Com certa frequência faz-se menção à Análise do Comportamento como Análise Experimental do Comportamento, um método, uma área, uma filosofia, uma tecnologia (por exemplo, o “método ABA” para o tratamento do autismo). Essa prevalência da parte sobre o todo se deve provavelmente a uma ênfase na experimentação. Supõe-se que o analista do comportamento manipula alguma variável independente e observa cuidadosamente o efeito em alguma medida do comportamento. A Análise do Comportamento tem alguns pontos muito distintos de outros que prosperam na psicologia, como pesquisas de laboratório animal com análise experimental do comportamento de indivíduos (n = 1) – mas não se resume apenas à análise experimental do comportamento de indivíduos, nem no laboratório, nem no consultório clínico. Sua marca mais distinta é a linguagem teórica, o cimento que une todos os tipos de atividades compreendidas sob essa rubrica, marca, ou o que seja.

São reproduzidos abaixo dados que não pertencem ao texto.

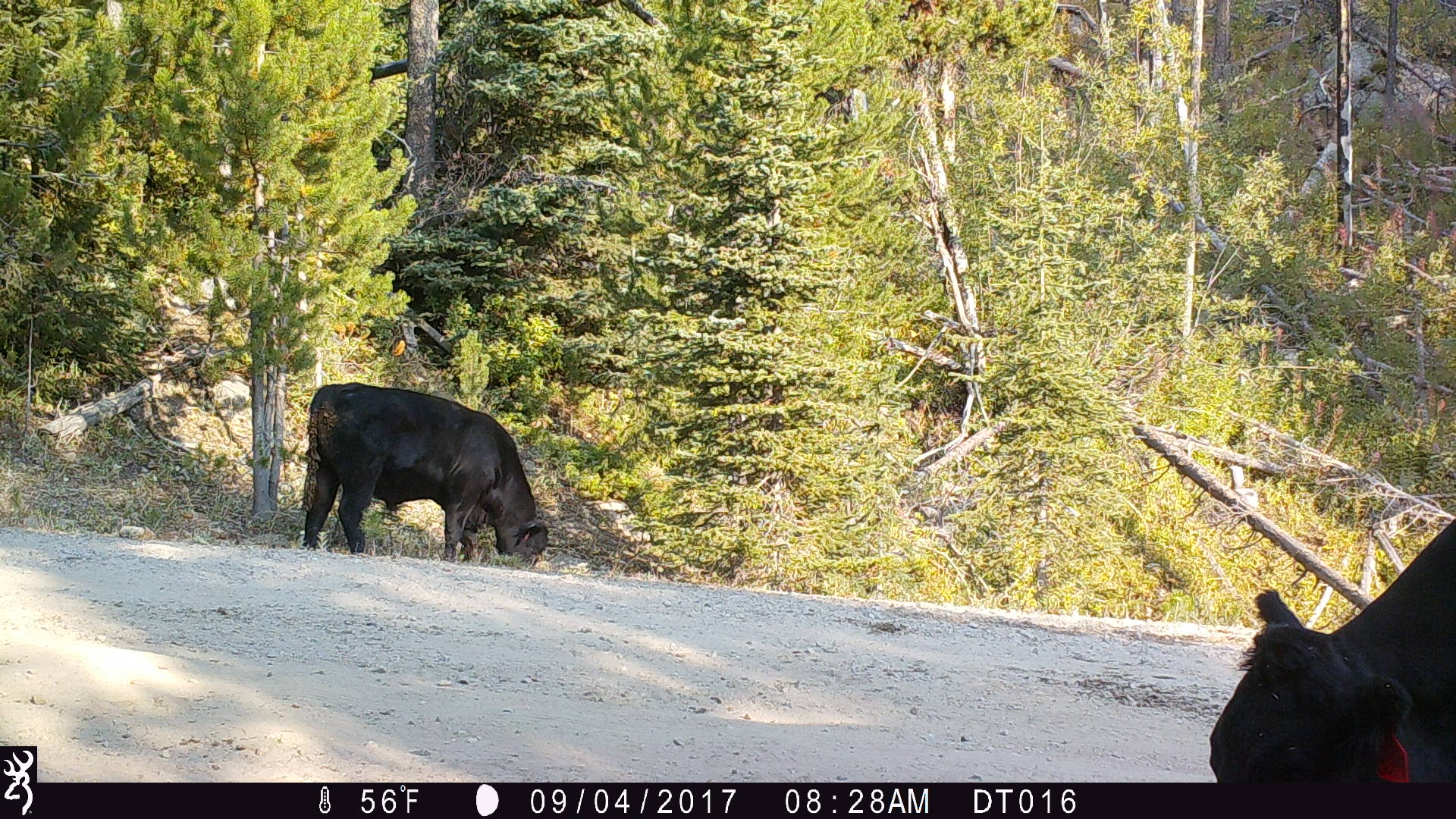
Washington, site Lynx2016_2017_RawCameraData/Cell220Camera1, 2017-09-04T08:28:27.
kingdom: Animalia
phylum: Chordata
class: Mammalia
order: Artiodactyla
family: Bovidae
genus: Bos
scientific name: Bos taurus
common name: domestic cattle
Domestic cattle (Bos taurus). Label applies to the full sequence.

            Experimentação com n = 1 é a grande contribuição de Skinner para a psicologia experimental dos anos 30 do século passado. Trouxe de seus estágios nos principais laboratórios de biologia de Harvard. Junto com a taxa de respostas por unidade de tempo e os esquemas de reforço intermitente, forma o trio de ouro de Skinner. Mas nem ele ficou só na análise experimental do comportamento de organismos individuais (n = 1). Logo de início em Ciência e Comportamento Humano Skinner mostrou como se pode avançar analisando exemplos da vida diária à luz da teoria. E é essa teoria, que começa a ser desenvolvida em O Comportamento dos Organismos (1938) e continua sendo desenvolvida até hoje, e continuará a ser desenvolvida pelas futuras gerações, a teoria que faz a conexão entre os diferentes campos de atuação da Análise do Comportamento: pesquisa básica, pesquisa aplicada, atuação profissional, análise funcional, análise conceitual, etc.
            A Análise do Comportamento é mais do que análise experimental. Ao escrever sobre o comportamento humano Skinner (1953) foi muito claro a esse respeito. Parafraseando Skinner, descrevo a Análise do Comportamento como um conjunto de atitudes, uma disposição para estudar comportamentos ao invés de lidar com o que alguém disse sobre o comportamento, uma vontade de aceitar os fatos sobre o comportamento mesmo quando esses fatos se opõem aos nossos desejos, uma disposição para ficar sem uma resposta até que uma satisfatória seja encontrada. É uma busca de ordem, de uniformidades, de regularidades, de relações funcionais entre ambiente e comportamento (Skinner, 1953, pp. 12-13). Uma ciência do comportamento trabalha com informações provenientes de várias origens: observações casuais, observação de campo controlada, observações clínicas, observação em instituições sob condições rigidamente controladas, e estudos de laboratório (Skinner, 1953, p. 37).
            Qualquer que seja a área, o objetivo, o método, o analista do comportamento trabalha com alguns conceitos básicos, suas ferramentas de ofício. O primeiro é o de contingência. Uma contingência é uma relação condicional entre eventos no ambiente afetando comportamentos respondentes, ou entre eventos no ambiente e comportamentos operantes. No laboratório o pesquisador controla e manipula contingências; na prática profissional o analista do comportamento identifica, analisa, modifica, ou ensina seu cliente a identificar, analisar e modificar contingências. O analista do comportamento reconhece que um estímulo pode ter múltiplas funções, como ser eliciador de respostas reflexas, reforçador (quando consequente) ou discriminativo (quando antecedente) de respostas operantes, e reconhece o poder multiplicador e o controle exercido por abstrações derivadas de contingências quádruplas bem como o papel de operações motivadoras e estabelecedoras.

            E o comportamento, o que é? O que é comportamento? Tudo o que a pessoa faz que possa ser analisado, inclusive o que ela diz, o que ela pensa, o que ela fala para si mesma, inclusive o que ela fala sobre o que pensa.